Which PostgreSQL conferences do you visit? Do you submit talks?
I have attended and spoken at several PostgreSQL events. It started with PgConf.EU in Prague in 2012. In early 2013, I gave my first ever presentation at the FOSDEM PgDay in Brussels (“Pagination done the PostgreSQL way”). The same year I presented “Indexes: The neglected performance all-rounder“ at PgConf.EU in Dublin. In 2014 I delivered an indexing tutorial at PgConf.org in Ottawa. At FOSDEM 2015, I presented “Modern SQL in PostgreSQL”. Later that year I decided that this is going to be my next big thing (https://modern-sql.com/).
Do you think PostgreSQL will be here for many years in the future?
Nowadays, the willingness to change the database is much higher as it was maybe 10 year ago.

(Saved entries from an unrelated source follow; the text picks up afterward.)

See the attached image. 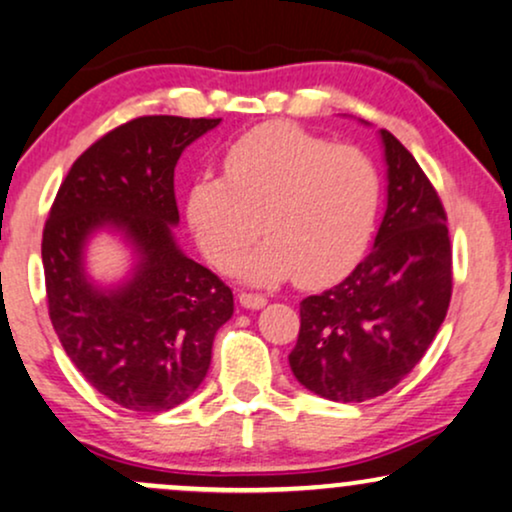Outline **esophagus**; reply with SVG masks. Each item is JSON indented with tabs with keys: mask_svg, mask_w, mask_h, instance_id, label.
I'll return each mask as SVG.
<instances>
[{
	"mask_svg": "<svg viewBox=\"0 0 512 512\" xmlns=\"http://www.w3.org/2000/svg\"><path fill=\"white\" fill-rule=\"evenodd\" d=\"M268 299L263 297V294H256V292H239V304L244 306V309H261V306H266Z\"/></svg>",
	"mask_w": 512,
	"mask_h": 512,
	"instance_id": "34e87169",
	"label": "esophagus"
}]
</instances>
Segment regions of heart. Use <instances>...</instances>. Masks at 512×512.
<instances>
[{
	"mask_svg": "<svg viewBox=\"0 0 512 512\" xmlns=\"http://www.w3.org/2000/svg\"><path fill=\"white\" fill-rule=\"evenodd\" d=\"M222 167L225 177L198 179L186 208L215 266L230 268L261 232L268 242L237 266L249 280L326 285L359 261L381 203V172L362 148L273 122L237 138Z\"/></svg>",
	"mask_w": 512,
	"mask_h": 512,
	"instance_id": "b5f03b06",
	"label": "heart"
}]
</instances>
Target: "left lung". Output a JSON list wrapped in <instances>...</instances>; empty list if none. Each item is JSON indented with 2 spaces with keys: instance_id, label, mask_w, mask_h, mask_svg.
Segmentation results:
<instances>
[{
  "instance_id": "obj_1",
  "label": "left lung",
  "mask_w": 512,
  "mask_h": 512,
  "mask_svg": "<svg viewBox=\"0 0 512 512\" xmlns=\"http://www.w3.org/2000/svg\"><path fill=\"white\" fill-rule=\"evenodd\" d=\"M388 208L371 254L299 304L292 374L335 402L388 393L434 342L453 294L448 215L412 153L383 129Z\"/></svg>"
}]
</instances>
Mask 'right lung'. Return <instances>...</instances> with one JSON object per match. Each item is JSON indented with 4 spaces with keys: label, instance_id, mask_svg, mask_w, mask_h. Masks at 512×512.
<instances>
[{
    "label": "right lung",
    "instance_id": "add662e5",
    "mask_svg": "<svg viewBox=\"0 0 512 512\" xmlns=\"http://www.w3.org/2000/svg\"><path fill=\"white\" fill-rule=\"evenodd\" d=\"M220 119L136 117L78 155L42 230L47 311L83 378L134 412L182 405L208 374L213 338L234 311L232 290L174 244V167ZM124 229L142 251L135 280L100 293L82 275L87 234Z\"/></svg>",
    "mask_w": 512,
    "mask_h": 512
}]
</instances>
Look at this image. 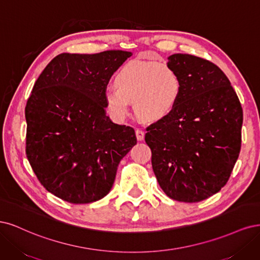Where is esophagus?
Returning a JSON list of instances; mask_svg holds the SVG:
<instances>
[{"instance_id": "34e87169", "label": "esophagus", "mask_w": 260, "mask_h": 260, "mask_svg": "<svg viewBox=\"0 0 260 260\" xmlns=\"http://www.w3.org/2000/svg\"><path fill=\"white\" fill-rule=\"evenodd\" d=\"M136 137L138 140H144L145 138V131L141 128H137L136 129Z\"/></svg>"}]
</instances>
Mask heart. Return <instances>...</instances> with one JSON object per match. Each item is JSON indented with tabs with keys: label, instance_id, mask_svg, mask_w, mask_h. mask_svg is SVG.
Returning a JSON list of instances; mask_svg holds the SVG:
<instances>
[{
	"label": "heart",
	"instance_id": "1",
	"mask_svg": "<svg viewBox=\"0 0 260 260\" xmlns=\"http://www.w3.org/2000/svg\"><path fill=\"white\" fill-rule=\"evenodd\" d=\"M115 88L107 89V109L118 119L129 113V103L139 118L161 121L177 107L182 90L180 75L169 64L134 60L124 64L114 77Z\"/></svg>",
	"mask_w": 260,
	"mask_h": 260
}]
</instances>
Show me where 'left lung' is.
<instances>
[{
  "mask_svg": "<svg viewBox=\"0 0 260 260\" xmlns=\"http://www.w3.org/2000/svg\"><path fill=\"white\" fill-rule=\"evenodd\" d=\"M167 64L182 90L171 115L146 128L152 169L167 197L194 203L229 180L242 142L243 110L229 79L212 61L174 54Z\"/></svg>",
  "mask_w": 260,
  "mask_h": 260,
  "instance_id": "left-lung-1",
  "label": "left lung"
}]
</instances>
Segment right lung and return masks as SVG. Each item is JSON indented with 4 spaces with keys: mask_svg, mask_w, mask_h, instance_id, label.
<instances>
[{
    "mask_svg": "<svg viewBox=\"0 0 260 260\" xmlns=\"http://www.w3.org/2000/svg\"><path fill=\"white\" fill-rule=\"evenodd\" d=\"M124 51L56 56L40 74L26 106V154L41 185L73 204L111 190L135 131L107 115L104 94Z\"/></svg>",
    "mask_w": 260,
    "mask_h": 260,
    "instance_id": "add662e5",
    "label": "right lung"
}]
</instances>
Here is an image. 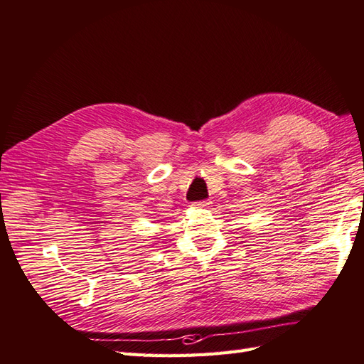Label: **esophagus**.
I'll return each instance as SVG.
<instances>
[{
    "label": "esophagus",
    "mask_w": 364,
    "mask_h": 364,
    "mask_svg": "<svg viewBox=\"0 0 364 364\" xmlns=\"http://www.w3.org/2000/svg\"><path fill=\"white\" fill-rule=\"evenodd\" d=\"M193 206H196V208H200V209H206V208H209V206H210V201H209V200L197 201V203H193Z\"/></svg>",
    "instance_id": "1"
}]
</instances>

Many clients are asking me about pros and cons of different products. Some clients have recently completed a migration. Out of those, PostgreSQL is the by far most popular migration target.
Would you recommend Postgres for business, or for side projects?
PostgreSQL can be used in pretty much every context.
Are you reading the -hackers mailinglist? Any other list?
I tried. Twice. I had to unsubscribe as an act of self-defense.
The problem was that there are too many interesting discussions going on. I couldn’t resist reading them – I was spending too much time on it.